### [Page text]
======
Section 8. Prepayment of the Notes.
Section 8.1. Required Prepayment.
(a) Series A Notes. The Series A Notes shall not be subject to scheduled
principal prepayments. On March 1, 2005, the entire unpaid principal amount of
each Series A Note, together with accrued interest thereon, shall be due and
payable.
(b) Series B Notes. The Series B Notes shall not be subject to scheduled
principal prepayments. On September 1 2005, the entire unpaid principal amount
of each Series B Note, together with accrued interest thereon, shall be due and
payable.
(c) Series C Notes. The Series C Notes shall not be subject to scheduled
principal prepayments. On March 1, 2006, the entire unpaid principal amount of
each Series C Note, together with accrued interest thereon, shall be due and
payable.
Section 8.2. Optional Prepayments with Make-Whole Amount. The Company
may, at its option, upon notice as provided below, prepay at any time all, or
from time to time any part of, the Notes, on a pro rata basis in respect of all
Notes of all Series outstanding at such time, in an amount not less than 10% of
the aggregate principal amount of all Notes of all Series then outstanding in
the case of a partial prepayment, at 100% of the principal amount so prepaid,
together with interest accrued thereon to the date of such prepayment, plus the
Make-Whole Amount determined for the prepayment date with respect to such
principal amount. The Company will give each holder of Notes written notice of
each optional prepayment under this Section 8.2 not less than 30 days and not
more than 60 days prior to the date fixed for such prepayment. Each such
notice shall specify such date, the aggregate principal amount and the Series
of the Notes to be prepaid on such date, the principal amount of each Note held
by such holder to be prepaid (determined in accordance with Section 8.4), and
the interest to be paid on the prepayment date with respect to such principal
amount being prepaid, and shall be accompanied by a certificate of a Senior
Financial Officer as to the estimated Make-Whole Amount due in connection with
such prepayment (calculated as if the date of such notice were the date of the
prepayment), setting forth the details of such computation. Two Business Days
prior to such prepayment, the Company shall deliver to each holder of Notes a
certificate of a Senior Financial Officer specifying the calculation of such
Make-Whole Amount as of the specified prepayment date.
======
### [The problem]
According to the prepayment section above, what must each notice of an optional prepayment specify? List every item.

### [Dataset records]
======
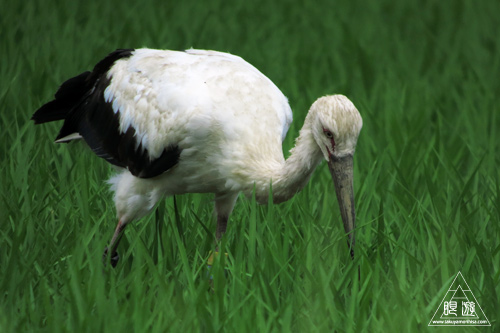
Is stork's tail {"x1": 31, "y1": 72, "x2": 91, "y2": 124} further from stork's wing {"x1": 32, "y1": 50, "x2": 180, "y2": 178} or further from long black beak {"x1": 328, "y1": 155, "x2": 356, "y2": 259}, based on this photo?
long black beak {"x1": 328, "y1": 155, "x2": 356, "y2": 259}

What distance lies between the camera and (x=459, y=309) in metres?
4.18

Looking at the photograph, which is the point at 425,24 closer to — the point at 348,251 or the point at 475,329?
the point at 348,251

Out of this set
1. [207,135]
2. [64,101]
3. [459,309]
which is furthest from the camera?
[64,101]

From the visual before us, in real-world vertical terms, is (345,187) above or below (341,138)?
below

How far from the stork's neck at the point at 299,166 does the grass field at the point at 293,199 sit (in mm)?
235

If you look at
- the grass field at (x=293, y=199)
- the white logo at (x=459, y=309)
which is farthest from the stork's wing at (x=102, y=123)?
the white logo at (x=459, y=309)

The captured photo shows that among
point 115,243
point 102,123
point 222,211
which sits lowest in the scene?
point 115,243

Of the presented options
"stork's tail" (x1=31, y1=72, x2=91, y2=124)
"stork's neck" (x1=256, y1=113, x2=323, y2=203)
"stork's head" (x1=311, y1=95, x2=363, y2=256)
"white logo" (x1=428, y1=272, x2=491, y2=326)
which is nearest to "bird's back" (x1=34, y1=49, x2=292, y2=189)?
"stork's neck" (x1=256, y1=113, x2=323, y2=203)

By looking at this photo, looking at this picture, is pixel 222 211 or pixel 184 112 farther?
pixel 222 211

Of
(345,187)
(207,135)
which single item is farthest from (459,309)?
(207,135)

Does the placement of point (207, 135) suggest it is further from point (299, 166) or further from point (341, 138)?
point (341, 138)

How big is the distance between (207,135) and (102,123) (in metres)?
======
### [Answer]
- The date fixed for the prepayment
- The aggregate principal amount of the Notes to be prepaid on that date
- The Series of the Notes to be prepaid on that date
- The principal amount of each Note held by the holder that is to be prepaid, determined in accordance with Section 8.4
- The interest to be paid on the prepayment date on the principal amount being prepaid